FAAVSP - The 1st Joint Conference on
Facial Analysis, Animation, and
Prediction-based fusion is a recently proposed audiovisual fusion approach which outperforms feature-level fusion on laughter-vs-speech discrimination. One set of predictive models is trained per class which learns the audio-to-visual and visual-to-audio feature mapping together with the time evolution of audio and visual features. Classification of a new input is performed via prediction. All the class predictors produce a prediction of the expected audio / visual features and their prediction errors are combined for each class. The model which best describes the audiovisual feature relationship, i.e., results in the lowest prediction error, provides its label to the input. In all the previous works, a single set of predictors was trained on the entire training set for each class. In this work, we investigate the use of multiple sets of predictors per class.
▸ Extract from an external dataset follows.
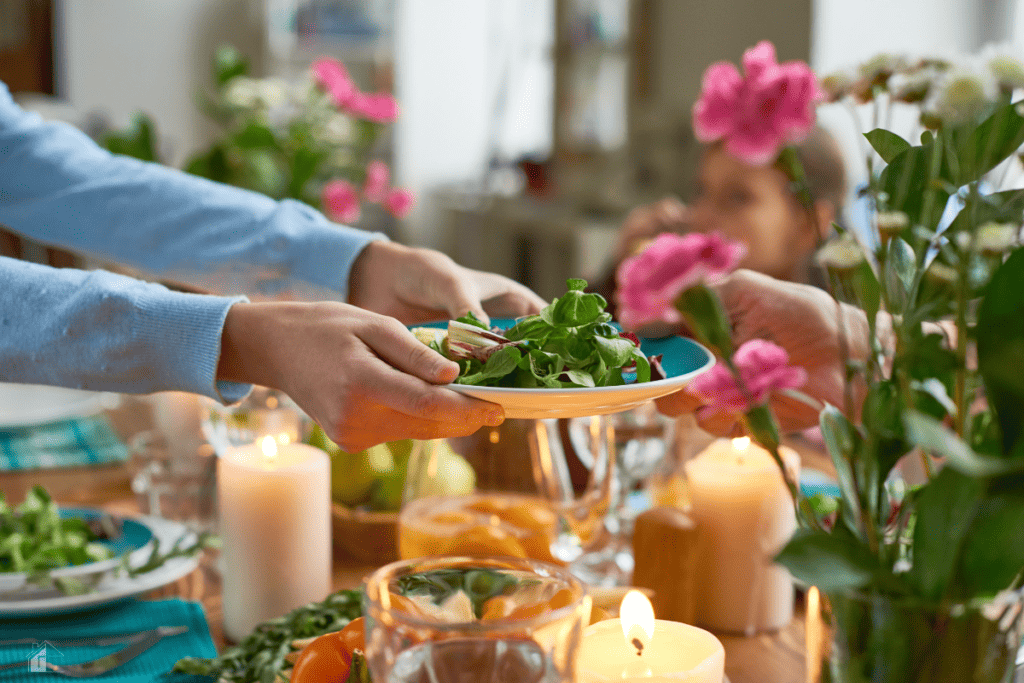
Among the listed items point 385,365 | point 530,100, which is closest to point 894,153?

The main idea is that since models are trained on clusters of data, they will be more specialised and they will produce lower prediction errors which can in turn enhance the classification performance. We experimented with subject-based clustering and clustering based on different types of laughter, voiced and unvoiced. Results are presented on laughter-vs-speech discrimination on a cross-database experiment using the AMI and MAHNOB databases. The use of multiple sets of models results in a significant performance increase with the latter clustering approach achieving the best performance. Overall, an increase of over 4% and 10% is observed for F1 speech and laughter, respectively, for both datasets. Index Terms: Prediction-based fusion, Audiovisual fusion, Nonlinguistic Information Processing
Bibliographic reference. Petridis, Stavros / Rajgarhia, Varun / Pantic, Maja (2015): "Comparison of single-model and multiple-model prediction-based audiovisual fusion", In FAAVSP-2015, 109-114.